After the Hood Canal Bridge shut down, a tugboat may have fixed it
Following divers’ inspection and a test opening, the Hood Canal floating bridge was declared fit for normal operations Wednesday, in the wake of a drawspan stall that blocked Highway 104 for several hours Monday.
The Washington State Department of Transportation notified the Coast Guard at 10 a.m. Wednesday the bridge could resume opening a full 600-foot-wide ship channel. There appears to be no damage to either the mechanical rollers that help open the bridge, or their electrical components.
WSDOT has not pinpointed an exact cause for the malfunction, and inspectors are still evaluating the bridge, said spokesperson Cara Mitchell.
Traffic between Jefferson and Kitsap counties was blocked for eight hours Monday, after the western part of the two-piece retracting drawspan became stuck.

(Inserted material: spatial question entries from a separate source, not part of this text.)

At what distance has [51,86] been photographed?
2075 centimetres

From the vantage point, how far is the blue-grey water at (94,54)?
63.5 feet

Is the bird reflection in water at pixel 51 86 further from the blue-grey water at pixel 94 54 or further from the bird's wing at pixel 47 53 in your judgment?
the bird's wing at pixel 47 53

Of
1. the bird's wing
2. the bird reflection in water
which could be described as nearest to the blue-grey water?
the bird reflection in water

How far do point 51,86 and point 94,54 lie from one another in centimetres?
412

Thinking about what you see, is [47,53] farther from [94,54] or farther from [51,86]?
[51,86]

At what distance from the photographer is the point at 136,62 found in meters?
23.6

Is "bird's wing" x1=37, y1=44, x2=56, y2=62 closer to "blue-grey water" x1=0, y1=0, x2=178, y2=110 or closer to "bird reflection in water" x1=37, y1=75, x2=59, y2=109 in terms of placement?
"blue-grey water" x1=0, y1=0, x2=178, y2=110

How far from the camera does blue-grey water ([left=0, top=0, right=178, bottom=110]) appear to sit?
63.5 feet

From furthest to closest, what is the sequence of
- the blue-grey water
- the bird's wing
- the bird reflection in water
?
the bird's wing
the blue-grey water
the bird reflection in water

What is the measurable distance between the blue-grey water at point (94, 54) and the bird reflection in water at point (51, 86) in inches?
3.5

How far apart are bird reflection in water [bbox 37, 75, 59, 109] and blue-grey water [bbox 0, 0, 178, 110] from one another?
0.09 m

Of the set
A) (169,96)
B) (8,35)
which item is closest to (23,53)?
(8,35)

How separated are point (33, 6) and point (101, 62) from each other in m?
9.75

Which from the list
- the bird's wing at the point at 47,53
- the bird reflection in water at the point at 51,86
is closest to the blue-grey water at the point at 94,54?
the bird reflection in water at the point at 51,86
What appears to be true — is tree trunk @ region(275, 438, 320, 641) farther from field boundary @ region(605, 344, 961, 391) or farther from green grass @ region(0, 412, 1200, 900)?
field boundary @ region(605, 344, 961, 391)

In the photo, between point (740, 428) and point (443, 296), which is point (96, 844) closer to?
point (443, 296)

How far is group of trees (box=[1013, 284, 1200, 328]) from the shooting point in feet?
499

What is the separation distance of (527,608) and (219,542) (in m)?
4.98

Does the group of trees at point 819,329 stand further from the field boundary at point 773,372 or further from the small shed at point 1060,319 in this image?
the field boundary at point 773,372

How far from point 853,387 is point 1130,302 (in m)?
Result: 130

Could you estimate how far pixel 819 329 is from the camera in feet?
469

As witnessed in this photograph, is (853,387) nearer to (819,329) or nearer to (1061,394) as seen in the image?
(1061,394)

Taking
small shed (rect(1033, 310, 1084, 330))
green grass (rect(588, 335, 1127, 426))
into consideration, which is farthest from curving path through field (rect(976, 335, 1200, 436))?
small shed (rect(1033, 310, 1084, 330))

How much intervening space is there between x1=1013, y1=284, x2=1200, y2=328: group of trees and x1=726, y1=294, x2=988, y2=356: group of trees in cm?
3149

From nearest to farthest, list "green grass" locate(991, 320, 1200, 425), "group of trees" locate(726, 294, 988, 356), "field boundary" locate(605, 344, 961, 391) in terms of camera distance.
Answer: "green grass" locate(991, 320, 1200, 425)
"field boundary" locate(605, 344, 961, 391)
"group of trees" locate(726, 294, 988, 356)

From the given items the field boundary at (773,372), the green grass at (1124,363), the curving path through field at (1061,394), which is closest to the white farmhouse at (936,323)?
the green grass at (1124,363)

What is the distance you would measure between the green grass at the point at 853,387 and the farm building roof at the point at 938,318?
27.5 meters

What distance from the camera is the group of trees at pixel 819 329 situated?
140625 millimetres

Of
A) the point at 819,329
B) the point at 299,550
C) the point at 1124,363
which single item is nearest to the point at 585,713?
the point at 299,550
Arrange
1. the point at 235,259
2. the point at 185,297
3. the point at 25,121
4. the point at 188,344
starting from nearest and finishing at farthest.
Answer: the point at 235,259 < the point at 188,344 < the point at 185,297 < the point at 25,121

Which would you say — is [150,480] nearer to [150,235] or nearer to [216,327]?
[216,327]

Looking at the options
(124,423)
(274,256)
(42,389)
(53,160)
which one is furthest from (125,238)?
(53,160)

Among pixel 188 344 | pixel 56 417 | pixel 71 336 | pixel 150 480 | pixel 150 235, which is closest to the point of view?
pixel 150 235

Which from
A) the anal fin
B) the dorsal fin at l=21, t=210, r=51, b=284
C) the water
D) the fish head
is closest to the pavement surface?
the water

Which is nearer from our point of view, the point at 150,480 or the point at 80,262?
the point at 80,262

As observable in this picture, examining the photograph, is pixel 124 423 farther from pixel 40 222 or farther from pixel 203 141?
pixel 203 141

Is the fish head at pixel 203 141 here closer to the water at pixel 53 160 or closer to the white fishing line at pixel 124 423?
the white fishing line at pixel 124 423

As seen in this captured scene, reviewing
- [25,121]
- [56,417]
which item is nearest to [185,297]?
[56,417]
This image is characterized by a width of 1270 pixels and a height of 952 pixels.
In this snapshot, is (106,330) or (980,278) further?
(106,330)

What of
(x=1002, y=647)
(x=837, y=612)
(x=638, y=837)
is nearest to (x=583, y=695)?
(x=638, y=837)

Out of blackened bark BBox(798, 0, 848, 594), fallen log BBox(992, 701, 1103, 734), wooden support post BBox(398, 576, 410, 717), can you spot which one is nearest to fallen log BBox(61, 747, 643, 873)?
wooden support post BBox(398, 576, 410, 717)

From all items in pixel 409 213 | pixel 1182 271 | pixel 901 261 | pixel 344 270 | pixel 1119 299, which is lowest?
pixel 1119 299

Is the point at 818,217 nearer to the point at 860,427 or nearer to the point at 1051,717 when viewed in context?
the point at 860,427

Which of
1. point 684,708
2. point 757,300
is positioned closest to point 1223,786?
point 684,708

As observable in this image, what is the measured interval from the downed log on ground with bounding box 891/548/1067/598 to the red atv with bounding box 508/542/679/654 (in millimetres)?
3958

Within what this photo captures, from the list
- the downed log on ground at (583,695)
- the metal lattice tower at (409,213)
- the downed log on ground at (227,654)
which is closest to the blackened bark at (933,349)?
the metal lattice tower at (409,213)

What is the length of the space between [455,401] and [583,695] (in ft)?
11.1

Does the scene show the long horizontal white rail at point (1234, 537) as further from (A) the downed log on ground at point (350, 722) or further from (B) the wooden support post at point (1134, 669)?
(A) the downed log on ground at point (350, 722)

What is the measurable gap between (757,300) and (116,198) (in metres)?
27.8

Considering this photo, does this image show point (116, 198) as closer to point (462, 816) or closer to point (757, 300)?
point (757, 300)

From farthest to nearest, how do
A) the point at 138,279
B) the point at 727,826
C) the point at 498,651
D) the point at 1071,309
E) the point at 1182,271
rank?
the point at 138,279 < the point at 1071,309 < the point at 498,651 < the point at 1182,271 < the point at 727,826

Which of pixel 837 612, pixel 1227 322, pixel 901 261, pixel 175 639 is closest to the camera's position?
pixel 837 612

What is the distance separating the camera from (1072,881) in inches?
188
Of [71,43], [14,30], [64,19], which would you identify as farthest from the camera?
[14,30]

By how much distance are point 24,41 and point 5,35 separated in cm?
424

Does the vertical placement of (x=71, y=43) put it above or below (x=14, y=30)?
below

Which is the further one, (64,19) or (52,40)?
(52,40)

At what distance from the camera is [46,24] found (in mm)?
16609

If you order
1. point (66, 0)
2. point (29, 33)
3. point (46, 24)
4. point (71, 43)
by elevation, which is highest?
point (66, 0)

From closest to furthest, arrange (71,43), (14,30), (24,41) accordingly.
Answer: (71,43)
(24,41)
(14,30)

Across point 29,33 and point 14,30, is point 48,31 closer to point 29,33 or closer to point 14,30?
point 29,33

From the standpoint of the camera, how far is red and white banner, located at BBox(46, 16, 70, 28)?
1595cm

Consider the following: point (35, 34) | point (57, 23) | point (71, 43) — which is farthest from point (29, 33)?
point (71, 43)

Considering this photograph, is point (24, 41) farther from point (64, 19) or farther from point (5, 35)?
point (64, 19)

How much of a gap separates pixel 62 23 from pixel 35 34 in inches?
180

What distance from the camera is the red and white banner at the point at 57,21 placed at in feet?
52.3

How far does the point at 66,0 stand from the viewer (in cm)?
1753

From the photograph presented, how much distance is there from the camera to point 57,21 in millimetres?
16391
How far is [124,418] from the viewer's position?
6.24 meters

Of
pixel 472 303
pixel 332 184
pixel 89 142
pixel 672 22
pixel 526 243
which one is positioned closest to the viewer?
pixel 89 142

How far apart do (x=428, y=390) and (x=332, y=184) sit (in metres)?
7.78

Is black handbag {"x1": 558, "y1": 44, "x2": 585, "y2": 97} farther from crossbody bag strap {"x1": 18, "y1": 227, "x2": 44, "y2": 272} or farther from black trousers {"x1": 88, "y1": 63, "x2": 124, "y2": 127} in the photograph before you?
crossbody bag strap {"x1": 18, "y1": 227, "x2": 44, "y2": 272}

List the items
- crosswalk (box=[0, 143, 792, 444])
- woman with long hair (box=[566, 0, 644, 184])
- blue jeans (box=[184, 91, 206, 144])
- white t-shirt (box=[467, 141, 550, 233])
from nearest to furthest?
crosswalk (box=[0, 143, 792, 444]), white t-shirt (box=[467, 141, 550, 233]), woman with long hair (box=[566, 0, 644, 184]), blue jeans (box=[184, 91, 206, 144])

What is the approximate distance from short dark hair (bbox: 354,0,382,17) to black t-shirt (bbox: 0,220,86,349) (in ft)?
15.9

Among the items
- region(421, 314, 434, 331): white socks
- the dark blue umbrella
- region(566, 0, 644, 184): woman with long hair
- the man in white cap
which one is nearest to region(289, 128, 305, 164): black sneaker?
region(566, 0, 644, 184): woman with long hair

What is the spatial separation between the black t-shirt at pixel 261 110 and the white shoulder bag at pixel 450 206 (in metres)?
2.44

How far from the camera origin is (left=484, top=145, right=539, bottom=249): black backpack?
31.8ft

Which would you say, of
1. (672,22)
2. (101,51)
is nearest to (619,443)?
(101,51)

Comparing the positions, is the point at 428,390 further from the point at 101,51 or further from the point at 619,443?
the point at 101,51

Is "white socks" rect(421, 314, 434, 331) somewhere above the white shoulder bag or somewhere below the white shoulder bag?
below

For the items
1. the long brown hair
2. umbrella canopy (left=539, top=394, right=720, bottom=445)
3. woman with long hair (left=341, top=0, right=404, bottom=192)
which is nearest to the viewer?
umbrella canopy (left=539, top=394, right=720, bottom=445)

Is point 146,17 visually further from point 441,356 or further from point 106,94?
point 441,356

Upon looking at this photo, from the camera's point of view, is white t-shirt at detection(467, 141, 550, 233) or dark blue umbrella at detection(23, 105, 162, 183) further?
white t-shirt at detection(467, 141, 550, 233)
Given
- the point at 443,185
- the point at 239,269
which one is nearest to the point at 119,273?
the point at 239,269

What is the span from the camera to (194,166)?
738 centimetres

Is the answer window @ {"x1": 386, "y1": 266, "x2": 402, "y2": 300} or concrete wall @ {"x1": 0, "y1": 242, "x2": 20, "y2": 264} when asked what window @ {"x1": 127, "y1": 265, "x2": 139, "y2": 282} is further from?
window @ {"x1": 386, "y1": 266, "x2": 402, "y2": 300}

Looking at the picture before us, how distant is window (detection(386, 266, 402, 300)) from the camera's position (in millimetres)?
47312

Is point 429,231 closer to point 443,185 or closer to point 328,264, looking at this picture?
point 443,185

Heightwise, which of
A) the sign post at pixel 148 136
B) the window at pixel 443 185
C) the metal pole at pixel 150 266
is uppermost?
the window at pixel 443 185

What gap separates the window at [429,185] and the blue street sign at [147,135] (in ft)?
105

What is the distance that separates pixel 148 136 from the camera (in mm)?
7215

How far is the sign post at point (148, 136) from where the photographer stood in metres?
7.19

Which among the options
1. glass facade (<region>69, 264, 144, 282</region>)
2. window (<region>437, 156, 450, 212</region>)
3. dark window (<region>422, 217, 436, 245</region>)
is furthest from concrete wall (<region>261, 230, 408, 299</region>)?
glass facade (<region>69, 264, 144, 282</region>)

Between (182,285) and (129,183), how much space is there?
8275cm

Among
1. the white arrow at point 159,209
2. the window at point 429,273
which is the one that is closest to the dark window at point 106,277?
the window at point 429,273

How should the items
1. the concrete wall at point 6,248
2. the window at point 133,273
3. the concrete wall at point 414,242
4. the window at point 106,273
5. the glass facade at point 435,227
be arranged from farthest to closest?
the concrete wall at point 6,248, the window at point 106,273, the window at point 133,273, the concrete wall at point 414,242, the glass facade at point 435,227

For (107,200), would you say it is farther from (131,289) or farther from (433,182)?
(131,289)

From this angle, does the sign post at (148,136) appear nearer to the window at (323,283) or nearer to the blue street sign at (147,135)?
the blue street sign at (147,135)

A tugboat pulled that segment back into place that evening. WSDOT was planning to operate a half-sized maritime opening, until state crews concluded that both rolling segments are safe to operate.
“Our working theory is there may have been debris that affected the span that was dislodged when the tugboat pulled on the drawspan Monday night,” said Mitchell.
More than 18,000 motor vehicles cross the bridge on an average day.
Up-close WSDOT video of a drawspan opening can be found here.
Unrelated maintenance closures are still scheduled Thursday at 9 a.m. and 11 a.m., for one hour each, while crews perform welding repairs on a road-lane barrier gate. At the western shore, contractors are putting final touches on a roundabout that should reduce high-speed crashes where Highway 104 meets Paradise Bay Road.